Seguiríamos hablando y replicando y contrarreplicando: que si las cosas que toma del kabuki, que si no lo entendemos porque alterna lo presentacional con lo representativo, y lo diegético con lo no diegético… Será que somos tontos. Pero estamos sumergidos en claves narrativas definidas por el sonido muy orgánico de chapoteo al pisar bosta de vaca como de medio metro cúbico, e incluso de un primer plano de ano de vaca con dedo de campesino estimulante y el surgimiento natural por su cauce natural de todavía más bosta: si eso no es realismo naturalista, que venga Blasco Ibáñez a corregirnos; y en esas, la hija ya adulta de Dalco Olmo recita como adolescente en fin de curso: «Oh, Olmo, veo en aquella lejanía (pausa) el refugio que el fascismo nunca alcanzará (pausa) y llamo a la libertad de mis compañeros para salir en su persecución» (más o menos): ¿esto qué es? ¿Ese Kabuki que dicen? ¿No es más bien Noh? Porque a nosotros nos parece más bien Bunraku, pero esto ya no se puede decir. ¿A qué viene ese cambio a clave de gesta cuando las vacas están cagando a nuestro alrededor? Y cortamos a un plano general del carro rebosante de heno, en el cual las ancianas campesinas (actrices naturales, a propósito) habían clavado sus horquillas muy paralelas, y ahora todas las desclavan a la vez, obedeciendo a un golpe del ayudante de dirección que casi hasta se oye, y todo muy natural, muy naturalista, muy creíble.

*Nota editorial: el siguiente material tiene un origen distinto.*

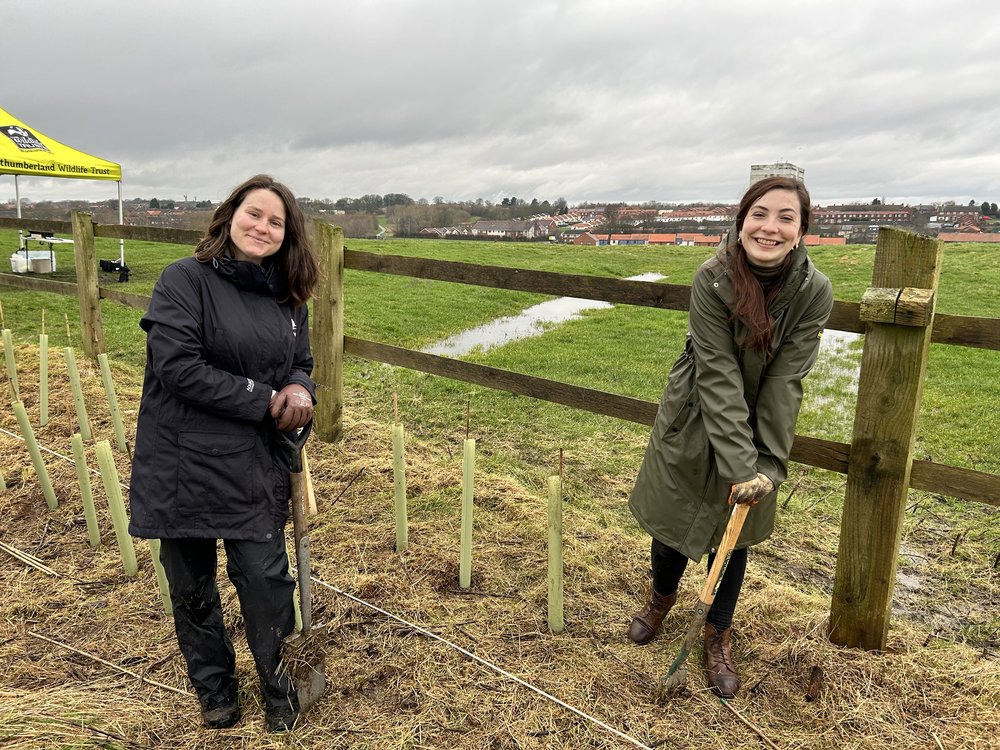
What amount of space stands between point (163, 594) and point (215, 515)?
118 cm

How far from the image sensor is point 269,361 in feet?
7.52

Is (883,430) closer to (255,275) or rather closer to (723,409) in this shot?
(723,409)

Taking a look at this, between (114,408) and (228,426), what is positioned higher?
(228,426)

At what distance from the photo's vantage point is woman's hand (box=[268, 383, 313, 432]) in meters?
2.22

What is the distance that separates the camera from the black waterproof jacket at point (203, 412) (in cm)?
206

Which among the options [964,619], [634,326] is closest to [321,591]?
[964,619]

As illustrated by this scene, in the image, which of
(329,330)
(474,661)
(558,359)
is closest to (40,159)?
(558,359)

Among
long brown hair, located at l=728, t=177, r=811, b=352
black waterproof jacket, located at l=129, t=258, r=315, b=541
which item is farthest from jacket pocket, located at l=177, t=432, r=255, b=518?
long brown hair, located at l=728, t=177, r=811, b=352

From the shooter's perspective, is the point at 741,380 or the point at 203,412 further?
the point at 741,380

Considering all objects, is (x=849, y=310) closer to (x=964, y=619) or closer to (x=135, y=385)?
(x=964, y=619)

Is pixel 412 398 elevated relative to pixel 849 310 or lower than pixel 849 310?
lower

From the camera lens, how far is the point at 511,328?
12992 millimetres

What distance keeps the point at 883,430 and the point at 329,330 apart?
3.72 meters

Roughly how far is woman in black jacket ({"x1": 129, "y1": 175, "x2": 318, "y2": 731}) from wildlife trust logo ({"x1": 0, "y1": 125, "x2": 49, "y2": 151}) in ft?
50.9
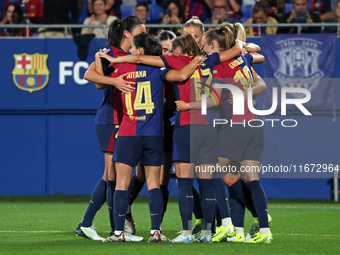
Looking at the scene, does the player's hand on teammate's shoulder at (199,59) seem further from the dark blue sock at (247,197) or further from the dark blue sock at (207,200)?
the dark blue sock at (247,197)

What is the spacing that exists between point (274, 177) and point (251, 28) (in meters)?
3.00

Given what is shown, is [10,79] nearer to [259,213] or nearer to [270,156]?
[270,156]

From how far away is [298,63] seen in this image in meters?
13.4

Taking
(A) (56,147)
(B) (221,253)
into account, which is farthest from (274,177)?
(B) (221,253)

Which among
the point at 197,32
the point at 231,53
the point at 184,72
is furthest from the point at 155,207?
the point at 197,32

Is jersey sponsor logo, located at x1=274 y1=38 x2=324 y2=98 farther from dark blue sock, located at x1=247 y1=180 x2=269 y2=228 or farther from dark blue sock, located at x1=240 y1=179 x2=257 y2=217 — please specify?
dark blue sock, located at x1=247 y1=180 x2=269 y2=228

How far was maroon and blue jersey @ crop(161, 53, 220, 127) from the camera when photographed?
20.6 feet

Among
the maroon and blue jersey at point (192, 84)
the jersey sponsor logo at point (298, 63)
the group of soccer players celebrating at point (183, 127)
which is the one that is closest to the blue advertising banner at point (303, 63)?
the jersey sponsor logo at point (298, 63)

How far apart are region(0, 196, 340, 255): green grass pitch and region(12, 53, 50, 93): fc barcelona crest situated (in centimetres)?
226

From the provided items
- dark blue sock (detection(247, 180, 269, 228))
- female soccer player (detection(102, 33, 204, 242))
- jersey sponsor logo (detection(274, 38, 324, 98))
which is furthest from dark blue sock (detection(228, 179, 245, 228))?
jersey sponsor logo (detection(274, 38, 324, 98))

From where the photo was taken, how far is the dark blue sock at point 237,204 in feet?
22.0

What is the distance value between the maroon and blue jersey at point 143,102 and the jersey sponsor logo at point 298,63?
292 inches

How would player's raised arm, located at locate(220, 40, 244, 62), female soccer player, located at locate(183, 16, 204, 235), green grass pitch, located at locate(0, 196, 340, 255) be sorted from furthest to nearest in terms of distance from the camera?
female soccer player, located at locate(183, 16, 204, 235) → player's raised arm, located at locate(220, 40, 244, 62) → green grass pitch, located at locate(0, 196, 340, 255)

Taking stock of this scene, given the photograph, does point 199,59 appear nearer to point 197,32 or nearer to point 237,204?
point 197,32
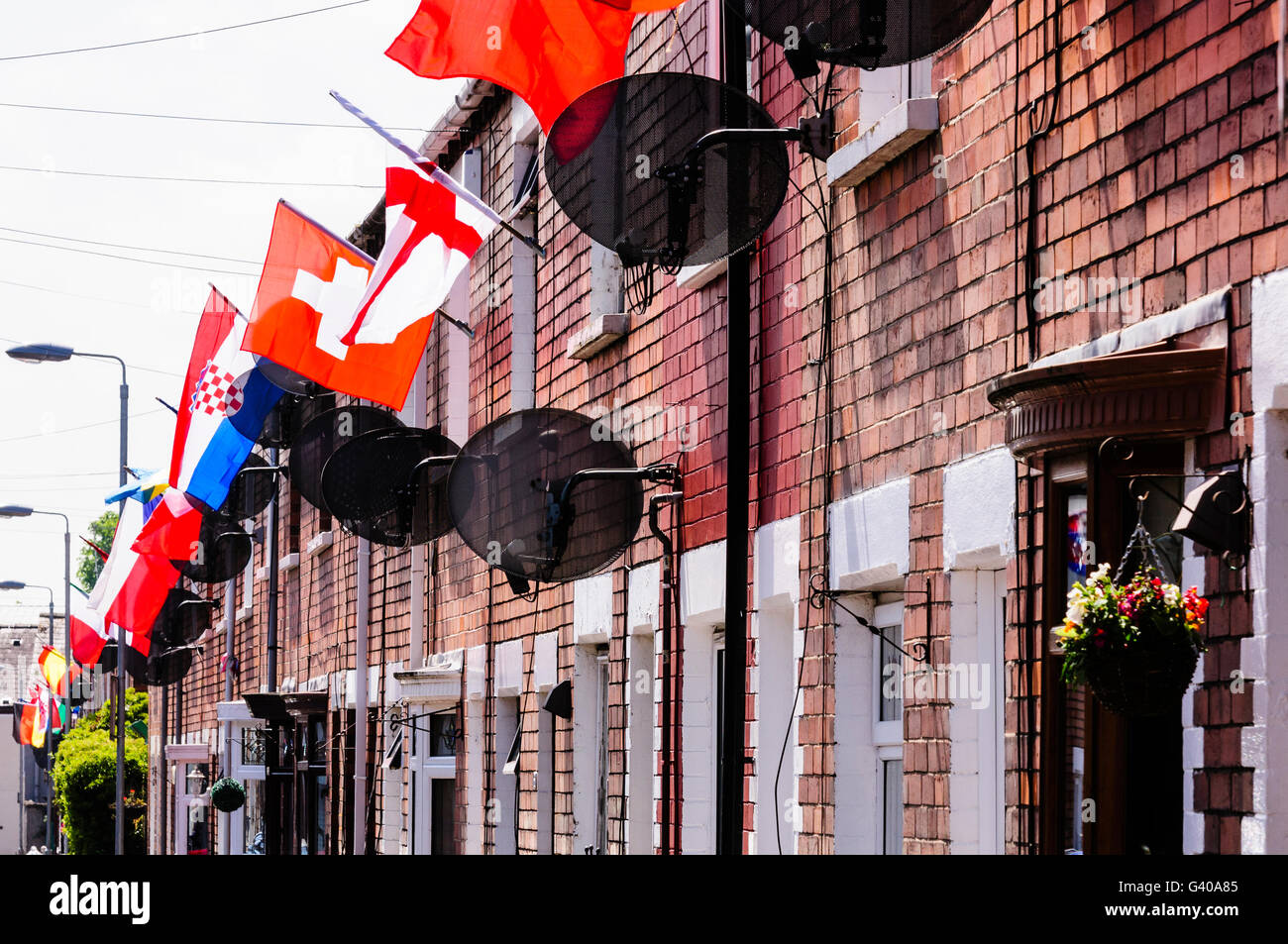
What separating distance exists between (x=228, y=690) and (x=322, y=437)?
15.3 metres

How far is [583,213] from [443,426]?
9.99 metres

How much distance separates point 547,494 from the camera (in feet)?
38.2

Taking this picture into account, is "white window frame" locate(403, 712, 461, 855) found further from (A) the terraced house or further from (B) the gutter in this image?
(B) the gutter

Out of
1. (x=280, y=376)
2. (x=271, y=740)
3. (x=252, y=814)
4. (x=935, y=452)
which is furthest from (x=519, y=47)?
(x=252, y=814)

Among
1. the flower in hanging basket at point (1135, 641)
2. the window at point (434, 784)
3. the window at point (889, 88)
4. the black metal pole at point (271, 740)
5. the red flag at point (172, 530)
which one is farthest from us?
the black metal pole at point (271, 740)

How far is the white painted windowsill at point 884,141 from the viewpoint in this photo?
849 cm

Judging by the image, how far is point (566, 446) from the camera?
1202cm

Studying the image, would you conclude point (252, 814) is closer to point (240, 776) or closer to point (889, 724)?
point (240, 776)

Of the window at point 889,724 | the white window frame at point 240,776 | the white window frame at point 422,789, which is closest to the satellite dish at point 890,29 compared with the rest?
the window at point 889,724

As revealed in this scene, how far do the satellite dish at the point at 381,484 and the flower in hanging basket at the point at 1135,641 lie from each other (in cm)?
1010

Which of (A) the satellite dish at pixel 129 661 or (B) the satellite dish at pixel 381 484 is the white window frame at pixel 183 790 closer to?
(A) the satellite dish at pixel 129 661

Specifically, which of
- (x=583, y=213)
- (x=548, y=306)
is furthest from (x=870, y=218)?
(x=548, y=306)

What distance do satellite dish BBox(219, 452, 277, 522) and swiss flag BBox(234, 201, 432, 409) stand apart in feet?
31.9
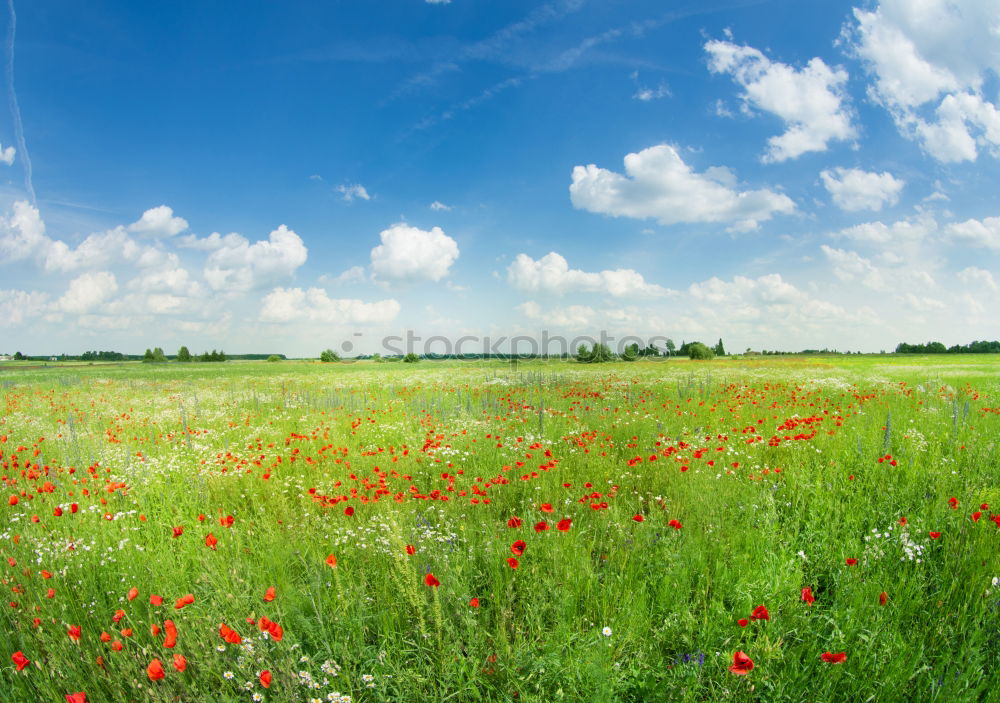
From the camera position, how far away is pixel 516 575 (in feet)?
10.7

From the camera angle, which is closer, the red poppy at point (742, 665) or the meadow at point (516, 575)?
the red poppy at point (742, 665)

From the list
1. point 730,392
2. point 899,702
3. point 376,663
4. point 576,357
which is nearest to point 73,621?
point 376,663

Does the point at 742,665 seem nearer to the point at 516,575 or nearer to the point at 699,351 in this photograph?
the point at 516,575

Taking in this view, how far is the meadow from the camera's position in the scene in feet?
8.19

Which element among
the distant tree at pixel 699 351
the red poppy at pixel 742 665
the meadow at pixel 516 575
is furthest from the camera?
the distant tree at pixel 699 351

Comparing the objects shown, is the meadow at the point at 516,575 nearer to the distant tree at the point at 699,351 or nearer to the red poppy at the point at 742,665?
the red poppy at the point at 742,665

Un momento: es que no quiere ser creíble según los parámetros de lo creíble en el cine burgués de los setenta.
Acabáramos.
Pero, entonces, ¿por qué en tantos otros planos sí se esmera en la verosimilitud?
Ya lo decían en voz baja muchos al salir del cine: hay que remontarla. Ya sabemos que es ilegal «modificar» una obra de otro y todo eso, pero es que sería sólo para consumo privado, sin cobrarle siquiera a los cuñados cuando vinieran a casa a ver el remontaje. Porque las otras cosas de la película sí que valen, pero estas… ¡cuánto la estropean!
Y luego muchos se extrañaron del éxito de El árbol de los zuecos. Pero muchos no.